Willis Towers Watson, cabinet mondial de conseil, de courtage et de solutions logicielles, a mené en 2015 une enquête auprès de plus de 1600  employeurs dans le monde entier (présents en Amérique du Nord, du Sud, en Europe et en Asie) dont près de 250 employeurs européens (avec au moins 250 salariés) sur le bien-être au travail. Il en ressort que les employeurs européens vont mettre en place, d’ici 2018, des politiques dédiées à la santé visant à sensibiliser les salariés à des comportements sains et aux bonnes pratiques en la matière. 

 

Des priorités stratégiques en matière de santé différentes dans le monde

L’étude Staying@Work menée en 2015 par Willis Towers Watson révèle que l’amélioration de la productivité (pour 74%des répondants) et la sécurité (73%) sont les deux priorités des entreprises en termes de protection/amélioration de la santé au travail au niveau mondial. Ces enjeux sont partagés par le Canada, l’Amérique Latine et la zone Asie-Pacifique. La zone Europe Middle East & Africa (EMEA) se distingue en accordant une importance quasi égale à tous les facteurs listés suivant :

 

Améliorer la productivité (77%) Sensibiliser à la santé et aux risques (77%) Encourager l’engagement aux programmes (76%) Améliorer la sécurité (75%) Réduire le stress (75%)

 

A noter que l’Europe apparaît dans cette étude comme le “mauvais élève” puisque seulement 13% des entreprises évaluent leurs programmes de santé  et de bien-être vs. 39% des sociétés américaines, 22% des entreprises au niveau mondial et 21% des compagnies sud-américaines. 

 

Le stress : des causes différentes selon l'employeur et le collaborateur

Les employeurs de la région EMEA  estiment que le stress (74% des entreprises interrogées) et le manque d’activité physique (45%) sont les premiers facteurs de problèmes de santé pour leurs collaborateurs.

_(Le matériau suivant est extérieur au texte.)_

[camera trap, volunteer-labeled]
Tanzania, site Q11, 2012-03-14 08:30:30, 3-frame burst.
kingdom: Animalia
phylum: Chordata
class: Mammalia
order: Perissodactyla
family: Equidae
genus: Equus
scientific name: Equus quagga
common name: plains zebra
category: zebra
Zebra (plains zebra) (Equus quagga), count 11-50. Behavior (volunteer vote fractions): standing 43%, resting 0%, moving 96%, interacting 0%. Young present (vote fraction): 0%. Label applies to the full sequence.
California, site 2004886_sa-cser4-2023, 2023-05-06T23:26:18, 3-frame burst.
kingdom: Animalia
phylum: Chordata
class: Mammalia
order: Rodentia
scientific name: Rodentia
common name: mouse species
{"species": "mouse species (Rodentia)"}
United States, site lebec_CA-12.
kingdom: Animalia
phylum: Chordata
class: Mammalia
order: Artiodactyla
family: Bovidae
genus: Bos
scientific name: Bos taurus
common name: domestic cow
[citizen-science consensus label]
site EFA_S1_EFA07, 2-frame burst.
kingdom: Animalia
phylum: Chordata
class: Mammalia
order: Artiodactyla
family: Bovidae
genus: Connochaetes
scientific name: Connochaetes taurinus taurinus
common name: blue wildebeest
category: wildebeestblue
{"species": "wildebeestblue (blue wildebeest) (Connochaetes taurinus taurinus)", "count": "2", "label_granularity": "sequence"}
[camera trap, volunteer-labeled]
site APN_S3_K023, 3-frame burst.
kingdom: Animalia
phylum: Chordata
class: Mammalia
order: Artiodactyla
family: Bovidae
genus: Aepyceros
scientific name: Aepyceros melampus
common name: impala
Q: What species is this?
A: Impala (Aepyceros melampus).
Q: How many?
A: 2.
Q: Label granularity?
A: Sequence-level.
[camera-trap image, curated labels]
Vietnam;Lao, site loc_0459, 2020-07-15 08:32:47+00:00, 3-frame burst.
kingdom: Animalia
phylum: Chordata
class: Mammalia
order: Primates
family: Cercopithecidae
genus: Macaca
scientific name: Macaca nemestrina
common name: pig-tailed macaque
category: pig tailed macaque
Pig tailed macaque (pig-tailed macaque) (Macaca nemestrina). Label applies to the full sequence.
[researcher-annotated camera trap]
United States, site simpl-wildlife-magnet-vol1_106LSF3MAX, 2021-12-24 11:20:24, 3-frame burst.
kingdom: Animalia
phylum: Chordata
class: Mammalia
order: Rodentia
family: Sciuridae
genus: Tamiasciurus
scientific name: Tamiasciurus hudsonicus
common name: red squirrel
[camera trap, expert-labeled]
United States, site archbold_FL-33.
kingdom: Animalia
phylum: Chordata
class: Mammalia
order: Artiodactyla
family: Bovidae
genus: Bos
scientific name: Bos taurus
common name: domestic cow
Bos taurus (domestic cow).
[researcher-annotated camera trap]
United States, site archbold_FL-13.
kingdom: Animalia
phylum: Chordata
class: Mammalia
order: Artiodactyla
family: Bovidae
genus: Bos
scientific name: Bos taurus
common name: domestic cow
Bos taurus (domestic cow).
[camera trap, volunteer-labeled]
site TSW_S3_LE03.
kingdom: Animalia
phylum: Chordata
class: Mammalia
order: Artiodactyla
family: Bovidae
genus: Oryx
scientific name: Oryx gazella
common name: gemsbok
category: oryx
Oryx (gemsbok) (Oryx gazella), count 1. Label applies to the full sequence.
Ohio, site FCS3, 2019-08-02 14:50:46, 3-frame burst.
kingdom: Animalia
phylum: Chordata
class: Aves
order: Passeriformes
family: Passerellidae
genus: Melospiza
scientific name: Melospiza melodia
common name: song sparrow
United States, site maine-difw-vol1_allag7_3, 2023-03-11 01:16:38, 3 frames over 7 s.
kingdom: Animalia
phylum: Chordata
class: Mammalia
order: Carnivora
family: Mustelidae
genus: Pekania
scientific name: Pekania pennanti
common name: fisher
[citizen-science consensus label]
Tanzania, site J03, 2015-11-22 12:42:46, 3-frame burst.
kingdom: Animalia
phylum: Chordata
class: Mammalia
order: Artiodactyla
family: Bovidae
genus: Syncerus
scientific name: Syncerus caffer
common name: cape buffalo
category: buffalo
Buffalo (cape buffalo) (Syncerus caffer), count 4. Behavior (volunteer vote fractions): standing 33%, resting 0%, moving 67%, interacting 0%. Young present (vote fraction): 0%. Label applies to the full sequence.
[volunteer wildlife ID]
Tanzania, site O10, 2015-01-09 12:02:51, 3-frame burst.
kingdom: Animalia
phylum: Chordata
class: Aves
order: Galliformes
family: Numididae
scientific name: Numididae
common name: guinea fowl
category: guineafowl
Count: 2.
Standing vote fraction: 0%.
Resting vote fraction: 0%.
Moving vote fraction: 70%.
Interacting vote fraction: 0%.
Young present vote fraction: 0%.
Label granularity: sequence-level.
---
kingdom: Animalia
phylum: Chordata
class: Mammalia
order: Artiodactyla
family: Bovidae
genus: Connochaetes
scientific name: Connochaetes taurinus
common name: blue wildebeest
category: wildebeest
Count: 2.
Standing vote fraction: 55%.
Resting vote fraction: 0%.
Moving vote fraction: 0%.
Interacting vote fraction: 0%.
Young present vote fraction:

« Toutefois, symptomatiques de la dichotomie employeur / salarié, les perceptions des sources de stress divergent. Pour les employeurs, les premières sources de stress des collaborateurs sont le déséquilibre entre vie professionnelle et vie privée et les technologies qui augmentent la disponibilité en dehors du travail; quand ces facteurs n’arrivent respectivement qu’en 6ème et quatorzième positions du point de vue des salariés. Pour ces derniers ce sont plutôt la charge de travail et la rémunération perçue comme faible qui sont les premiers facteurs de stress au travail. Quant à la culture d’entreprise qui est citée en quatrième position des facteurs de stress par les salariés, les employeurs ne la cite qu’en 9ème position», déclare Joël Royers, consultant senior du département Retraite, Prévoyance et Avantages sociaux chez Willis Towers Watson.

 

Des innovations en matière de santé qui ont tendance à se développer

En vue d’informer au mieux les salariés et de renforcer leur engagement en matière de santé, les entreprises ont décidé de miser sur les nouvelles technologies (plateformes d’information et réseaux de soins) :

32% sensibilisent les salariés aux risques pour leur santé et aux prestations des régimes actuels 31% encouragent les salariés à participer à des programmes favorisant des habitudes de vie saine 29% encouragent les salariés à utiliser les services offerts sur le lieu de travail (centre de coaching, centres médicaux) 27% instaurent une culture de la santé et du bien-être au sein de l’entreprise.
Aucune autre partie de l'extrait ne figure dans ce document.